**TASK DIRECTIONS**
Look through the lines below and extract each one that contains "Themed".

[Dataset entries]
::::

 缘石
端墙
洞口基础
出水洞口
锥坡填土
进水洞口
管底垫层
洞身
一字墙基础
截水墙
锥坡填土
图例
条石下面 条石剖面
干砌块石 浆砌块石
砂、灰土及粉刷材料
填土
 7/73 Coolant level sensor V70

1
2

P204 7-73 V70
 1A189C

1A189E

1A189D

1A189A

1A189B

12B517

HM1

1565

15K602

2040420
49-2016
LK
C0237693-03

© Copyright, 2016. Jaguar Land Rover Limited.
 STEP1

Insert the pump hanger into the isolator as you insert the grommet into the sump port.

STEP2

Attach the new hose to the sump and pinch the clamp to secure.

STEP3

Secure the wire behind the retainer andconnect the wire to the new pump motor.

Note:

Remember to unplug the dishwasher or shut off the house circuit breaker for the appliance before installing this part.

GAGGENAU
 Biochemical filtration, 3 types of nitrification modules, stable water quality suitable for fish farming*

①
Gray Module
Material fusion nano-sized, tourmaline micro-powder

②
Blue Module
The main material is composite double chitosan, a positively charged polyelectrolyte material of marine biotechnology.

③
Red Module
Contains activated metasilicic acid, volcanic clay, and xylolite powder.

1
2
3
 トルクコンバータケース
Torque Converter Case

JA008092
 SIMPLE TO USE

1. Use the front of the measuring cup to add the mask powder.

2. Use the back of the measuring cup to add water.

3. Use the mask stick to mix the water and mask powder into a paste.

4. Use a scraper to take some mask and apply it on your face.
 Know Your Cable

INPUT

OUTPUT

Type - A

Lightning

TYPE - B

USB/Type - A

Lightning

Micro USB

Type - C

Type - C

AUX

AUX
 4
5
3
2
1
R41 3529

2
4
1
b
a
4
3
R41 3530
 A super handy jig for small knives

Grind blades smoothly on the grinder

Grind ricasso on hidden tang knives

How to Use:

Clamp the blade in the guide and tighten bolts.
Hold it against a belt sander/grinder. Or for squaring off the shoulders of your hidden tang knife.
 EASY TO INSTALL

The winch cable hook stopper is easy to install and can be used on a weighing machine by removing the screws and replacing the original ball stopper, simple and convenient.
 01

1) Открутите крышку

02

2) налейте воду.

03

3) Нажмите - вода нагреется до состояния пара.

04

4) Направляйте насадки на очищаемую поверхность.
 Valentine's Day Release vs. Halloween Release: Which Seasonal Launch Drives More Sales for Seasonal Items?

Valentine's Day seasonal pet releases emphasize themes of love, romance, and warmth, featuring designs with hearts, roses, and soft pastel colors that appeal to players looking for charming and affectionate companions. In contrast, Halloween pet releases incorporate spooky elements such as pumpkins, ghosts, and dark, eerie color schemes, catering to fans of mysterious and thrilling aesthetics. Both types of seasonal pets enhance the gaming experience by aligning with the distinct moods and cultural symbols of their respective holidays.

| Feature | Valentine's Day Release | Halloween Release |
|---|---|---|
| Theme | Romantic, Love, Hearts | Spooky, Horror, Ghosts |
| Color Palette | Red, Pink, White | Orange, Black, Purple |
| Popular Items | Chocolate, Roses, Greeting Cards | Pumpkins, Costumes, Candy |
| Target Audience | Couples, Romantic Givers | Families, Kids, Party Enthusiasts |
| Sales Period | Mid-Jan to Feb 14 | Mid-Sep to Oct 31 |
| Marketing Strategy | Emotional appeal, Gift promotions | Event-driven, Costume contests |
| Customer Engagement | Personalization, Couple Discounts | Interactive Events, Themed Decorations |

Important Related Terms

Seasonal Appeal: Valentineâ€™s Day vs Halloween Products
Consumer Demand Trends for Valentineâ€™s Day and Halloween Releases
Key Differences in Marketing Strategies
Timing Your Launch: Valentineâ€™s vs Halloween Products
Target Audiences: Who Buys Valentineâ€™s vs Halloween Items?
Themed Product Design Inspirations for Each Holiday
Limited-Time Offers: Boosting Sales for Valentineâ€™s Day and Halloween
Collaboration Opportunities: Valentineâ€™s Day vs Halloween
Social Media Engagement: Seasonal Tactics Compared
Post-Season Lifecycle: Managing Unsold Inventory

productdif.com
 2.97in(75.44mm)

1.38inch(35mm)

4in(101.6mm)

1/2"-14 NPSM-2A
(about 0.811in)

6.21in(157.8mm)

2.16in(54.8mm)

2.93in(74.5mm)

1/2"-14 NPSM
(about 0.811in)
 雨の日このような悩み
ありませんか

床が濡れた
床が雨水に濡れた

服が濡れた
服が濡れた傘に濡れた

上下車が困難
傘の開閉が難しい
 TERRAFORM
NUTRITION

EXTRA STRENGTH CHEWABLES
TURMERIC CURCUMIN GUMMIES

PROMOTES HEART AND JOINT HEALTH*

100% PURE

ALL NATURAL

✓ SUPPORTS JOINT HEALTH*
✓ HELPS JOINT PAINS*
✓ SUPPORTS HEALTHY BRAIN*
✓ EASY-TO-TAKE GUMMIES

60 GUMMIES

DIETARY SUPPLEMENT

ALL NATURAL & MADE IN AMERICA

::::

**TASK OUTPUT**
| Customer Engagement | Personalization, Couple Discounts | Interactive Events, Themed Decorations |
Themed Product Design Inspirations for Each Holiday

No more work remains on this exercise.